SYNAPTIC DEFECTS IN <EM>TARDBP </EM>CONDITIONAL KNOCK-OUT AUTAPTIC NEURONS

Recent studies have identified TDP-43 as a critical regulator of mRNA processing. Loss of nuclear TDP-43 leads to widespread splicing abnormalities, including the incorporation of toxic cryptic exons into dozens of transcripts, many encoding proteins essential for synaptic transmission. Consequently, aberrant splicing of key synaptic mRNAs may disrupt multiple steps of the neurotransmission process in TDP43-proteinopathies. A prominent example is UNC13A, a core active zone protein whose transcript undergoes cryptic exon inclusion leading to markedly reduced UNC13A levels following TDP-43 knockdown (Ma, X. R., et al., 2022; Brown, A. L., et al., 2022). Despite these findings, the mechanisms by which cryptic exon inclusion resulting from nuclear TDP-43 depletion alters synaptic structure and function remain poorly understood.
----------
Required work
A. Answer these questions from the passage on TDP-43 and synaptic defects.
(i) What does loss of nuclear TDP-43 lead to?
(ii) What kind of protein is UNC13A?
(iii) What happens to UNC13A levels following TDP-43 knockdown?
B. Write the next part of the passage on TDP-43 and synaptic defects, picking up after its last sentence.

(Records from a data source)
----------
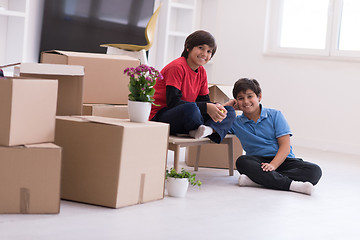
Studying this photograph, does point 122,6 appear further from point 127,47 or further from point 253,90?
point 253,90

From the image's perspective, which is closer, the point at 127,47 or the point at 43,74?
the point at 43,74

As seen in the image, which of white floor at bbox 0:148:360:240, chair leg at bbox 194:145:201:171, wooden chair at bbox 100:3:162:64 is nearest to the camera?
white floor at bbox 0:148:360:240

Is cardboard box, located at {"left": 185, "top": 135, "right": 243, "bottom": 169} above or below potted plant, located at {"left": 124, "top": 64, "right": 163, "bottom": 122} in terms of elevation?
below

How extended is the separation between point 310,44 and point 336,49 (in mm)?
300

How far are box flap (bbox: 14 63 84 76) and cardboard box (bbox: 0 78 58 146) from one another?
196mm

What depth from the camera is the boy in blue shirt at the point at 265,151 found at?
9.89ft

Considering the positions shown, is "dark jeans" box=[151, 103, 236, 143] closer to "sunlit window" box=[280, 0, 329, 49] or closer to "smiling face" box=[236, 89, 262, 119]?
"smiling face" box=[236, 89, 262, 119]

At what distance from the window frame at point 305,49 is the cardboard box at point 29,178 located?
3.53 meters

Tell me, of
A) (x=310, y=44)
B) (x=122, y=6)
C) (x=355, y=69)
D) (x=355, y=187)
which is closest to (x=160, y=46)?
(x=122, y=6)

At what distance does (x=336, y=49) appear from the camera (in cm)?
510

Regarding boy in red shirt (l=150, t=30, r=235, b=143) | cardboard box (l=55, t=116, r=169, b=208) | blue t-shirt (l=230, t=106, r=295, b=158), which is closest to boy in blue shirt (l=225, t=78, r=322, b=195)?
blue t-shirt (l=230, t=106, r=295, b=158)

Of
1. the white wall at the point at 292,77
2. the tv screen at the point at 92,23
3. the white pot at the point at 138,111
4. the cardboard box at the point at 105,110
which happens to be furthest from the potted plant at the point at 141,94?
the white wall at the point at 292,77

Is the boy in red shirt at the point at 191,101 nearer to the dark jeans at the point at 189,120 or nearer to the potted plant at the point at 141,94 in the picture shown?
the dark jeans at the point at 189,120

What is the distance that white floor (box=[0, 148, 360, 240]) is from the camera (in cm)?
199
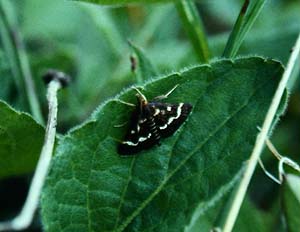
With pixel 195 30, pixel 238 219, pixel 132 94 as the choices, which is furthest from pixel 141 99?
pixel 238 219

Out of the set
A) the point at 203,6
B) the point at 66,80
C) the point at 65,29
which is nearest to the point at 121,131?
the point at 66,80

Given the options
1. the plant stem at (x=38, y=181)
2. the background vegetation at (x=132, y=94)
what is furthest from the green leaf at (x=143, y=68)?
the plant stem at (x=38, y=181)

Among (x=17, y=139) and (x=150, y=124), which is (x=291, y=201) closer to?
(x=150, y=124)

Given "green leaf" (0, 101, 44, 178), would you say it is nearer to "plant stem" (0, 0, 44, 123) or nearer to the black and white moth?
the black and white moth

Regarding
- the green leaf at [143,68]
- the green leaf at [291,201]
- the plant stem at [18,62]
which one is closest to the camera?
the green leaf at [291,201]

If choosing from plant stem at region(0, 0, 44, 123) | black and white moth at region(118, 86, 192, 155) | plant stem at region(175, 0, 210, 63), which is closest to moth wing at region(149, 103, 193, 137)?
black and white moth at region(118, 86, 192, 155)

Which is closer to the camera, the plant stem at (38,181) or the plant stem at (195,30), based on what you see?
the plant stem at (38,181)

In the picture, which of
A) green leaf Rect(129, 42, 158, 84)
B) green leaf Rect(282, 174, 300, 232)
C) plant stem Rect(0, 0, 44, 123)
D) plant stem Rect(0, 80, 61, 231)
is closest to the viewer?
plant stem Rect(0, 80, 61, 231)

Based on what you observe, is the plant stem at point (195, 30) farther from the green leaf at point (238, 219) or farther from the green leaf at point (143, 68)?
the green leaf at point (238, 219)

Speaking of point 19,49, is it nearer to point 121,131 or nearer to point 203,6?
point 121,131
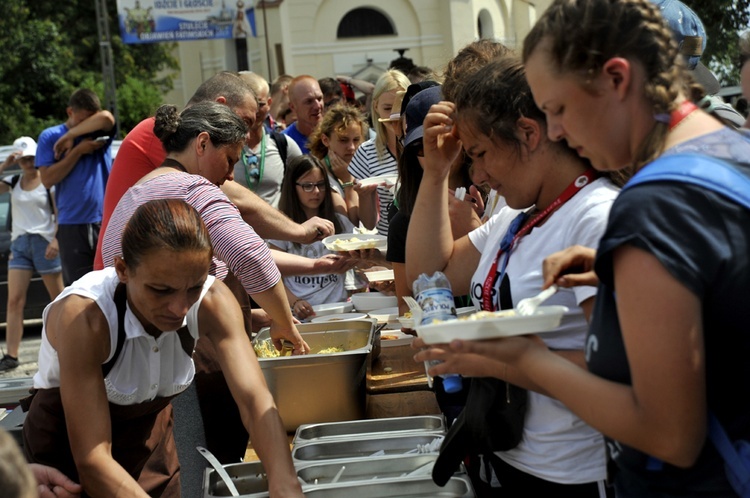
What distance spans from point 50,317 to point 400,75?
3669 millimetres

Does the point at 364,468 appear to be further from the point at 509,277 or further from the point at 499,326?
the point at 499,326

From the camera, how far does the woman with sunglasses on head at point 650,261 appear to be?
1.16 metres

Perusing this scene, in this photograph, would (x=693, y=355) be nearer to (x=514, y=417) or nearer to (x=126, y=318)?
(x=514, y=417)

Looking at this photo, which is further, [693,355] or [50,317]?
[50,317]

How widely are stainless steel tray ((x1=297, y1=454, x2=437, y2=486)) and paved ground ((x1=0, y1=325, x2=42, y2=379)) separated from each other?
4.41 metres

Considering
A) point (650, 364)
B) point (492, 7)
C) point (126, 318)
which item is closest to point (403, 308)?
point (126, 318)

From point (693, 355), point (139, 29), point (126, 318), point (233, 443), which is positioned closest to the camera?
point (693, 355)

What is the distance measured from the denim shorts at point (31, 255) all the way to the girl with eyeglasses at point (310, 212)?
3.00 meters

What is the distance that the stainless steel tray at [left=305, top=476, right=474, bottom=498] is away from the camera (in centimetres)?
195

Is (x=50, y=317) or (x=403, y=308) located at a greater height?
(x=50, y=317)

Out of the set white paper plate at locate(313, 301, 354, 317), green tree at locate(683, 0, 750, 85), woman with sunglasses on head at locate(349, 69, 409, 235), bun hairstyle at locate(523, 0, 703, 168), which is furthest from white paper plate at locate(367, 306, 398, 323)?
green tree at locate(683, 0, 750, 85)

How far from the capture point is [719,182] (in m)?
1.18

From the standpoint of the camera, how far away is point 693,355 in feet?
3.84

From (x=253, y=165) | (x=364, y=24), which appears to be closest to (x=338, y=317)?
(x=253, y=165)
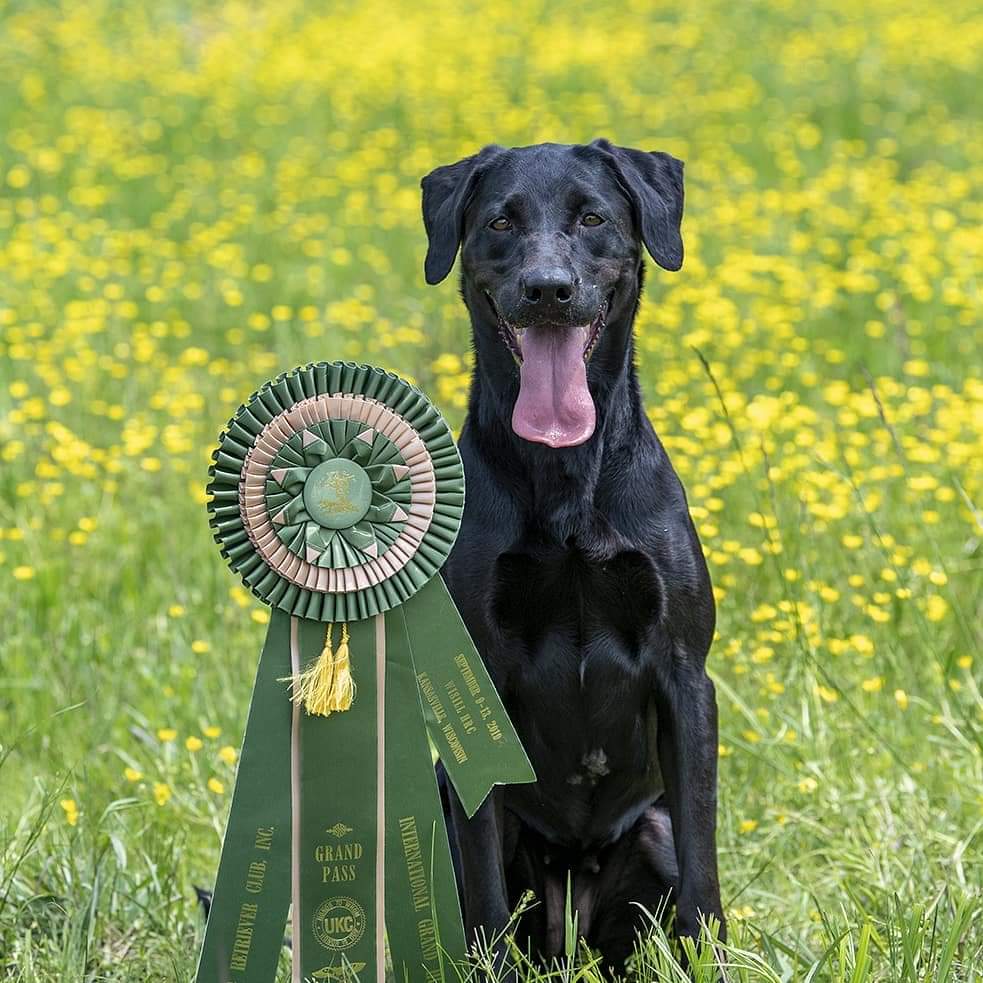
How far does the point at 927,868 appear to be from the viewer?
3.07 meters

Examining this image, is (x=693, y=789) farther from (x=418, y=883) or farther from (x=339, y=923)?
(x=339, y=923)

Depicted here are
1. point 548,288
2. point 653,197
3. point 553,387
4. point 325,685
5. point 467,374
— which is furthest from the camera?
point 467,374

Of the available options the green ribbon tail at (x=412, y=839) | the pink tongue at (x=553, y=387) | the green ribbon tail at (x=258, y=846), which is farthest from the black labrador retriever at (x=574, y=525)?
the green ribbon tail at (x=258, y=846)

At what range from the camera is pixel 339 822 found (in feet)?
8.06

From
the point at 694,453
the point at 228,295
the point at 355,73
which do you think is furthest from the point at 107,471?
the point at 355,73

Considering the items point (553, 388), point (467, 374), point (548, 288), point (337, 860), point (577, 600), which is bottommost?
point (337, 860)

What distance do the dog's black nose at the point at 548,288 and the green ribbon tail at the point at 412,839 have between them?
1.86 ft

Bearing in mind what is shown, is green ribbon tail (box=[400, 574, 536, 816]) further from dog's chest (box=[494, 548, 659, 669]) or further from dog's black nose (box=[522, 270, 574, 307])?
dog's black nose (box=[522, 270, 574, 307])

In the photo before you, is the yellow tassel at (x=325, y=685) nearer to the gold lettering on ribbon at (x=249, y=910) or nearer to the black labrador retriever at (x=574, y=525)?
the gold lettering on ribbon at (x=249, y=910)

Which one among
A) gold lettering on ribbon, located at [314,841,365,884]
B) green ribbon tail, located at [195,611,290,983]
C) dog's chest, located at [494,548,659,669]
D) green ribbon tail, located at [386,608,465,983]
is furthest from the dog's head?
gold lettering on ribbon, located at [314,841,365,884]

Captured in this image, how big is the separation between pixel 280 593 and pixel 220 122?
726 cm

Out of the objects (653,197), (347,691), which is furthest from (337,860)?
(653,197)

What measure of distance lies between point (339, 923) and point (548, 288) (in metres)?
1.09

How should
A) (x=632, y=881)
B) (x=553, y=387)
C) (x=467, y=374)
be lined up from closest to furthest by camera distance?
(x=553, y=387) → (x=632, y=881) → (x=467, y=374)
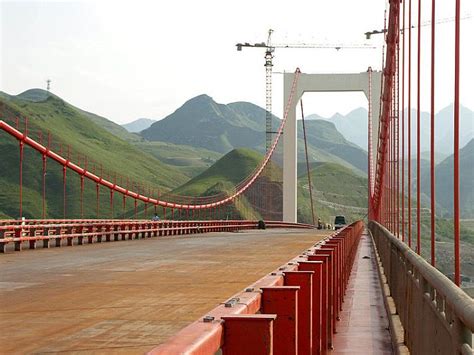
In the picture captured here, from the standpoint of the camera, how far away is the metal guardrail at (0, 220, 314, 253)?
----------
Response list
A.
(i) Widespread splicing abnormalities, including the incorporation of toxic cryptic exons into dozens of transcripts.
(ii) A core active zone protein.
(iii) They are markedly reduced.

B.
Neuronal autaptic cultures, in which isolated neurons form synapses onto themselves, provide a powerful system for studying synaptic function at the single-cell level. This approach enables precise separation of presynaptic and postsynaptic contributions at both structural and electrophysiological levels. Using primary hippocampal cultures from conditional Tardbp knockout mice expressing a tamoxifen-inducible CRE (CAGCre-ER; Tardbp^flox/flox), we investigated the effects of nuclear TDP-43 depletion in autaptic primary neurons, focusing on both glutamatergic and GABAergic neurotransmission.
Immunofluorescence analyses revealed presynaptic abnormalities in TDP-43–deficient neurons, including a reduced number of active zones compared with wild-type controls. Ongoing studies aim to determine whether these structural deficits are accompanied by functional impairments in synaptic transmission.